[Questions about scene geometry]
— begin —
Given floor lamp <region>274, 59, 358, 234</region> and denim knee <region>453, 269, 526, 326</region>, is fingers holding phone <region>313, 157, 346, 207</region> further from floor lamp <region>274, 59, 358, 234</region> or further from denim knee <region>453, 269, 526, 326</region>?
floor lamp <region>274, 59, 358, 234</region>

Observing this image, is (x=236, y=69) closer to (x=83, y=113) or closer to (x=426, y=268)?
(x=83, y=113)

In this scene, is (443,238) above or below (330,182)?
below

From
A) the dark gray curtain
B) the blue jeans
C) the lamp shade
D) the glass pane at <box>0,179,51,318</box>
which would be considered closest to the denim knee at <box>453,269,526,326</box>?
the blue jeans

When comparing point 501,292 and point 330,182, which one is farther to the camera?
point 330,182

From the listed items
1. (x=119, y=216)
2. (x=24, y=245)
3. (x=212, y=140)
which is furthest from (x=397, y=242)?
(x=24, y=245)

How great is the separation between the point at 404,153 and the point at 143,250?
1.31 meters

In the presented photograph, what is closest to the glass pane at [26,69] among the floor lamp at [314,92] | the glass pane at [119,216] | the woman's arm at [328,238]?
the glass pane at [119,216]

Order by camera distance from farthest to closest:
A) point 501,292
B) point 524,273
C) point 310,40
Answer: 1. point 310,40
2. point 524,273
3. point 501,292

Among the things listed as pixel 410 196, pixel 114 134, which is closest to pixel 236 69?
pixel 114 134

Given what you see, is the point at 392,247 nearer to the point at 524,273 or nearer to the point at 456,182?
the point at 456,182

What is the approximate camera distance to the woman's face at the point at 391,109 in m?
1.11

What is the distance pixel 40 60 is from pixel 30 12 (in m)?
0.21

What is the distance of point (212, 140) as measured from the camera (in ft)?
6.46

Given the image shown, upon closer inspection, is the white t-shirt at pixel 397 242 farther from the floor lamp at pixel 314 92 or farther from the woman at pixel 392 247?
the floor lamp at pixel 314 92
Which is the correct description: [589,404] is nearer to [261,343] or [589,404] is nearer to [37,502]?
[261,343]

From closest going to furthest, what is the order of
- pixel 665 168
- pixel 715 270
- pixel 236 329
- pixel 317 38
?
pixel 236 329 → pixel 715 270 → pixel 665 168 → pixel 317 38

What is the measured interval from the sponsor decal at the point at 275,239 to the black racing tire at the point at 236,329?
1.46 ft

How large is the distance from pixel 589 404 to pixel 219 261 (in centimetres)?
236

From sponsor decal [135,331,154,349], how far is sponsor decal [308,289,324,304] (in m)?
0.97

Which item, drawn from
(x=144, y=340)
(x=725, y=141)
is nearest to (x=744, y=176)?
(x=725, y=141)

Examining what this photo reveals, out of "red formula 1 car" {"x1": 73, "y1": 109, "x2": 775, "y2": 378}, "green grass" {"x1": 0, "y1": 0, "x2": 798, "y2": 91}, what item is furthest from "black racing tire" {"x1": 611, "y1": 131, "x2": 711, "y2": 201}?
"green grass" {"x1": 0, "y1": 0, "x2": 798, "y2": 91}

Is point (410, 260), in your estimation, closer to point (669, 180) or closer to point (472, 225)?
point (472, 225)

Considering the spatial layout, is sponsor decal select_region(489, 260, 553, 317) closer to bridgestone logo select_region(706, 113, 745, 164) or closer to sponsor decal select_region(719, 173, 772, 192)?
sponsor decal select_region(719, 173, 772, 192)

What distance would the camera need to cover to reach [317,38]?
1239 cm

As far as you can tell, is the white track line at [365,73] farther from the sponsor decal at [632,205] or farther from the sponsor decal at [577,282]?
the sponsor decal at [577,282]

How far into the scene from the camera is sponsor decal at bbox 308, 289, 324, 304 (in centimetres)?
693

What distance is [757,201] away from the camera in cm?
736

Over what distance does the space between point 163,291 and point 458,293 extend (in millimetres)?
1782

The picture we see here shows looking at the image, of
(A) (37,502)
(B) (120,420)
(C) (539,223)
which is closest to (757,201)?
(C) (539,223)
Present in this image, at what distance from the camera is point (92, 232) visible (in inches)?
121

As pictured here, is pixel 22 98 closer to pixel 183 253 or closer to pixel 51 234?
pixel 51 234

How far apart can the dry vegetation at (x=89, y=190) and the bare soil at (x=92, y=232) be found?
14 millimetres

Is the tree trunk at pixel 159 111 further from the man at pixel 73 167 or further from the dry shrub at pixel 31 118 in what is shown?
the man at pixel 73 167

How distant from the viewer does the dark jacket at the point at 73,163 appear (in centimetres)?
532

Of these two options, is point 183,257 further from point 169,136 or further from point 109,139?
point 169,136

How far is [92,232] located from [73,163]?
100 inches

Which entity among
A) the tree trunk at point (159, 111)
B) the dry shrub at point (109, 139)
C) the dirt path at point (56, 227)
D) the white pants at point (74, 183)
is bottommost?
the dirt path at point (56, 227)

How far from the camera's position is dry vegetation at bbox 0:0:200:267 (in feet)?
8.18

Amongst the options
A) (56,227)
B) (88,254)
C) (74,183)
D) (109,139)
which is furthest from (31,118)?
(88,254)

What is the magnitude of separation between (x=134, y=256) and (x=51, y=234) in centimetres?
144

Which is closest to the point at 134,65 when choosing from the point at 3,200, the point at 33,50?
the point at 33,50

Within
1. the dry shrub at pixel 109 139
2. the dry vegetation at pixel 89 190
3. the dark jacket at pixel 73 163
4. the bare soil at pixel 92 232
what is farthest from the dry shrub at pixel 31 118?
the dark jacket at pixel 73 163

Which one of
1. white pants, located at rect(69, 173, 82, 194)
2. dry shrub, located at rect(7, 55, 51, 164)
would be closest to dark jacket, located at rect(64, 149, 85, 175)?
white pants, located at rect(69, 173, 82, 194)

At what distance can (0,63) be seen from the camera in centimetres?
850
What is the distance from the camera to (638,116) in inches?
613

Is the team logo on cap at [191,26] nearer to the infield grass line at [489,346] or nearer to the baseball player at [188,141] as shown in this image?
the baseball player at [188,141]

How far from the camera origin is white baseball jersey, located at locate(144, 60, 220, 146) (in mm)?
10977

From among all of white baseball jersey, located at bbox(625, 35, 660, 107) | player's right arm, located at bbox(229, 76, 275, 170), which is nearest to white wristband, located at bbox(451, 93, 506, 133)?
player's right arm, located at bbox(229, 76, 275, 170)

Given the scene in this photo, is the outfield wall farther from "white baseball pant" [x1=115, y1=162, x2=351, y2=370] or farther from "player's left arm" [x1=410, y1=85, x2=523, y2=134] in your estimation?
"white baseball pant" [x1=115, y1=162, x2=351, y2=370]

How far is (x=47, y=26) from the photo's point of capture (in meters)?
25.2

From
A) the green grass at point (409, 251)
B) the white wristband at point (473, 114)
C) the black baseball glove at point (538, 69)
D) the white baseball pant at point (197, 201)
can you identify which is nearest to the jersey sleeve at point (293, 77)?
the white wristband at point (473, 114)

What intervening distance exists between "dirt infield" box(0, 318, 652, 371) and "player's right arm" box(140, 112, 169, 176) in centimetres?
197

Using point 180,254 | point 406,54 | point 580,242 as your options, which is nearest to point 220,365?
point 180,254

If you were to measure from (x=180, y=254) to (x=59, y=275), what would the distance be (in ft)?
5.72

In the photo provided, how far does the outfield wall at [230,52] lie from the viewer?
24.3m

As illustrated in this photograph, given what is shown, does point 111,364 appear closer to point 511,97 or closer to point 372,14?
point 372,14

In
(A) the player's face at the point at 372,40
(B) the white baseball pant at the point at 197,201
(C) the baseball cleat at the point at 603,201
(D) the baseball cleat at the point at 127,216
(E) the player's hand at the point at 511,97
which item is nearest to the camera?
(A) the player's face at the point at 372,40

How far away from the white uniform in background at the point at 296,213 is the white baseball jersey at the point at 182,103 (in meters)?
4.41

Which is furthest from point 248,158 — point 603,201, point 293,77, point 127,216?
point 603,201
— end —
→ **REQUIRED TASK**: Go through the records and print each one exactly.

→ **TASK SOLUTION**:
Given floor lamp <region>274, 59, 358, 234</region> and denim knee <region>453, 269, 526, 326</region>, is fingers holding phone <region>313, 157, 346, 207</region> further from floor lamp <region>274, 59, 358, 234</region> or further from denim knee <region>453, 269, 526, 326</region>?
floor lamp <region>274, 59, 358, 234</region>

Observing this image, is (x=236, y=69) closer to (x=83, y=113) or closer to (x=426, y=268)?
(x=83, y=113)

In this scene, is (443,238) above or below (330,182)?
below

From
A) the dark gray curtain
B) the blue jeans
C) the lamp shade
D) the glass pane at <box>0,179,51,318</box>
which would be considered closest to the denim knee at <box>453,269,526,326</box>?
the blue jeans

When comparing point 501,292 and point 330,182, which one is farther to the camera?
point 330,182

From the listed items
1. (x=119, y=216)
2. (x=24, y=245)
3. (x=212, y=140)
which is furthest from (x=397, y=242)?
(x=24, y=245)

How great is the separation between the point at 404,153 and the point at 143,250?
1.31 meters

In the presented photograph, what is closest to the glass pane at [26,69] among the floor lamp at [314,92] | the glass pane at [119,216] | the woman's arm at [328,238]?
the glass pane at [119,216]

Order by camera distance from farthest to closest:
A) point 501,292
B) point 524,273
C) point 310,40
Answer: 1. point 310,40
2. point 524,273
3. point 501,292

Among the things listed as pixel 410 196, pixel 114 134, which is closest to pixel 236 69?
pixel 114 134

Given what you see, is the point at 392,247 nearer to the point at 524,273 or nearer to the point at 456,182?
the point at 456,182

What is the approximate camera distance to the woman's face at the point at 391,109 in m?
1.11

What is the distance pixel 40 60 is from pixel 30 12 (in m)?
0.21

What is the distance of point (212, 140) as measured from the camera (in ft)?
6.46

Given the image shown, upon closer inspection, is the white t-shirt at pixel 397 242 farther from the floor lamp at pixel 314 92 or farther from the woman at pixel 392 247?
the floor lamp at pixel 314 92
Which is the correct description: [589,404] is nearer to [261,343] or [589,404] is nearer to [37,502]?
[261,343]

From closest going to furthest, what is the order of
- pixel 665 168
- pixel 715 270
- pixel 236 329
- pixel 317 38
?
pixel 236 329 → pixel 715 270 → pixel 665 168 → pixel 317 38

What is the measured interval from the sponsor decal at the point at 275,239 to the black racing tire at the point at 236,329?
1.46 ft

How large is the distance from pixel 589 404 to pixel 219 261 (in centimetres)?
236

From sponsor decal [135,331,154,349], how far is sponsor decal [308,289,324,304] (in m)?
0.97

Which item, drawn from
(x=144, y=340)
(x=725, y=141)
is nearest to (x=744, y=176)?
(x=725, y=141)

Examining what this photo reveals, out of "red formula 1 car" {"x1": 73, "y1": 109, "x2": 775, "y2": 378}, "green grass" {"x1": 0, "y1": 0, "x2": 798, "y2": 91}, what item is furthest from "black racing tire" {"x1": 611, "y1": 131, "x2": 711, "y2": 201}?
"green grass" {"x1": 0, "y1": 0, "x2": 798, "y2": 91}

Is point (410, 260), in your estimation, closer to point (669, 180) or closer to point (472, 225)?
point (472, 225)

Considering the spatial layout, is sponsor decal select_region(489, 260, 553, 317) closer to bridgestone logo select_region(706, 113, 745, 164) or closer to sponsor decal select_region(719, 173, 772, 192)?
sponsor decal select_region(719, 173, 772, 192)

What distance would the camera need to cover to reach [317,38]?
1239 cm

As far as you can tell, is the white track line at [365,73] farther from the sponsor decal at [632,205] or farther from the sponsor decal at [577,282]?
the sponsor decal at [577,282]

How far into the scene from the camera is sponsor decal at bbox 308, 289, 324, 304 (in centimetres)?
693

What distance is [757,201] away from the camera in cm?
736

Over what distance does the space between point 163,291 and point 458,293 extend (in millimetres)?
1782

The picture we see here shows looking at the image, of
(A) (37,502)
(B) (120,420)
(C) (539,223)
which is closest to (757,201)?
(C) (539,223)
Present in this image, at what distance from the camera is point (92, 232) visible (in inches)?
121

As pictured here, is pixel 22 98 closer to pixel 183 253 or closer to pixel 51 234?
pixel 51 234

How far apart can the dry vegetation at (x=89, y=190) and the bare soil at (x=92, y=232) be found?
14 millimetres

Is the tree trunk at pixel 159 111 further from the man at pixel 73 167 or further from the dry shrub at pixel 31 118 in what is shown?
the man at pixel 73 167

How distant from the viewer does the dark jacket at the point at 73,163 appear (in centimetres)?
532

Of these two options, is point 183,257 further from point 169,136 or further from point 109,139?
point 169,136

How far is [92,232] located from [73,163]?
100 inches

Which entity among
A) the tree trunk at point (159, 111)
B) the dry shrub at point (109, 139)
C) the dirt path at point (56, 227)
D) the white pants at point (74, 183)
is bottommost?
the dirt path at point (56, 227)

How far from the camera's position is dry vegetation at bbox 0:0:200:267 (in feet)?
8.18

Amongst the options
A) (56,227)
B) (88,254)
C) (74,183)
D) (109,139)
which is furthest from (31,118)?
(88,254)

What is the magnitude of separation between (x=134, y=256) and (x=51, y=234) in centimetres?
144

Which is closest to the point at 134,65 when choosing from the point at 3,200, the point at 33,50?
the point at 33,50

Within
1. the dry shrub at pixel 109 139
2. the dry vegetation at pixel 89 190
3. the dark jacket at pixel 73 163
4. the bare soil at pixel 92 232
what is farthest from the dry shrub at pixel 31 118?
the dark jacket at pixel 73 163

Which one of
1. white pants, located at rect(69, 173, 82, 194)
2. dry shrub, located at rect(7, 55, 51, 164)
would be closest to dark jacket, located at rect(64, 149, 85, 175)?
white pants, located at rect(69, 173, 82, 194)

At what distance can (0,63) be seen from the camera in centimetres?
850
What is the distance from the camera to (638,116) in inches?
613

Is the team logo on cap at [191,26] nearer to the infield grass line at [489,346] or nearer to the baseball player at [188,141] as shown in this image?
the baseball player at [188,141]

How far from the camera origin is white baseball jersey, located at locate(144, 60, 220, 146) (in mm)?
10977

From among all of white baseball jersey, located at bbox(625, 35, 660, 107) | player's right arm, located at bbox(229, 76, 275, 170), which is nearest to white wristband, located at bbox(451, 93, 506, 133)?
player's right arm, located at bbox(229, 76, 275, 170)

Given the scene in this photo, is the outfield wall farther from "white baseball pant" [x1=115, y1=162, x2=351, y2=370] or farther from "player's left arm" [x1=410, y1=85, x2=523, y2=134] in your estimation?
"white baseball pant" [x1=115, y1=162, x2=351, y2=370]

How far is (x=47, y=26) from the photo's point of capture (in meters)?
25.2

From
A) the green grass at point (409, 251)
B) the white wristband at point (473, 114)
C) the black baseball glove at point (538, 69)
D) the white baseball pant at point (197, 201)
can you identify which is nearest to the jersey sleeve at point (293, 77)?
the white wristband at point (473, 114)

What intervening distance exists between "dirt infield" box(0, 318, 652, 371) and "player's right arm" box(140, 112, 169, 176) in centimetres?
197

Using point 180,254 | point 406,54 | point 580,242 as your options, which is nearest to point 220,365?
point 180,254

If you were to measure from (x=180, y=254) to (x=59, y=275), what would the distance be (in ft)?
5.72

In the photo provided, how far does the outfield wall at [230,52] lie from the viewer?
24.3m

As illustrated in this photograph, given what is shown, does point 111,364 appear closer to point 511,97 or closer to point 372,14?
point 372,14

In
(A) the player's face at the point at 372,40
(B) the white baseball pant at the point at 197,201
(C) the baseball cleat at the point at 603,201
(D) the baseball cleat at the point at 127,216
(E) the player's hand at the point at 511,97
which item is nearest to the camera?
(A) the player's face at the point at 372,40

How far away from the white uniform in background at the point at 296,213 is the white baseball jersey at the point at 182,103 (in meters)?
4.41

Which is furthest from point 248,158 — point 603,201, point 293,77, point 127,216?
point 603,201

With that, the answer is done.